Memetakan RUU Konservasi Sumber Daya Alam Hayati dan Ekosistemnya
Terbaru

Memetakan RUU Konservasi Sumber Daya Alam Hayati dan Ekosistemnya

UU 5/1990 memiliki sejumlah kelemahan dalam hal perlindungan sumber daya hayati pada tingkatan genetik, spesies, dan ekosistem. Peran aktif masyarakat dalam penentuan Kawasan Konservasi perlu diperkuat dalam draf RUU KSDAHE.

Rofiq Hidayat
Bacaan 3 Menit
Ilustrasi
Ilustrasi

Nasib Rancangan Undang-Undang tentang Perubahan atas UU No.5 Tahun 1990 tentang Konservasi Sumber Daya Alam Hayati dan Ekosistemnya (RUU KSDAHE) masih berproses di DPR. Meski demikian, Dewan Perwakilan Daerah (DPD) sebagai pihak yang punya kepentingan serupa terhadap perubahan aturan tersebut tengah menyerap masukan dari berbagai stakeholder. Setidaknya memetakan sejumlah isu dalam RUU tersebut untuk menjadi bahan bagi DPD dalam membahas RUU tersebut bersama DPR dan pemerintah nantinya.
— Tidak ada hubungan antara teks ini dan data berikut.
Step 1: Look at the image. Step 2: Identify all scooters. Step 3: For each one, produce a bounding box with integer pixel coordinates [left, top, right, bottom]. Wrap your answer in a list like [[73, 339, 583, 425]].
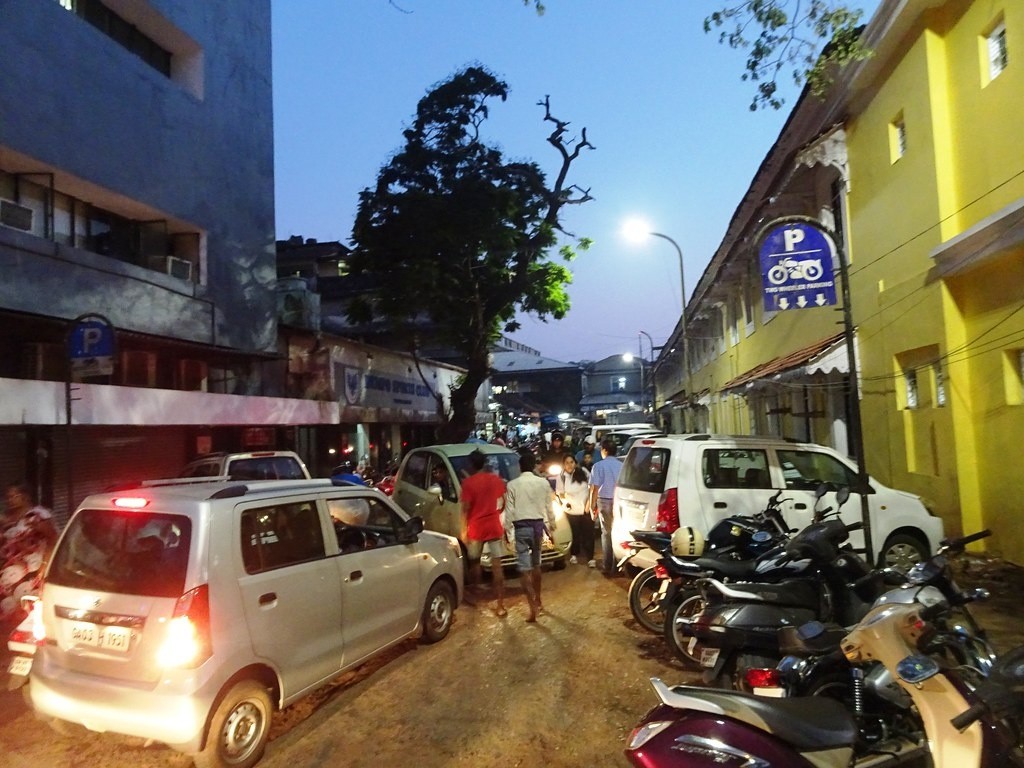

Wakil Ketua Komite II DPD RI, Abdullah Puteh berpandangan DPD berkomitmen penuh dalam mendorong perubahan atas UU 5/1990. Menurutnya, perubahan terhadap sebuah UU adalah keniscayaan yang tak dapat dihindari. Apalagi perubahan UU 5/1990 dalam rangka mengikuti tuntutan perkembangan zaman. Sebab, usia UU 5/1990 sudan berusia 30 tahun yang mungkin telah kadaluarsa.

“Dan tidak sesuai dengan perkembangan situasi terbaru,” ujarnya dalam rapat dengar pendapat umum dengan sejumlah pemangku kepentingan di Gedung DPD, Selasa (30/8/2022).

Direktur Eksekutif Nasional Wahana Lingkungan Hidup (Walhi), Zenzi Suhadi berpandangan UU 5/1990 memang berhasil dalam menetapkan 25 juta hektar (ha) kawasan konservasi serta perlindungan spesies. Dia mengingatkan Indonesia merupakan satu dari tiga negara yang dijuluki mega biodiversity bersama Brasil dan Kongo (dulu Zaire, red).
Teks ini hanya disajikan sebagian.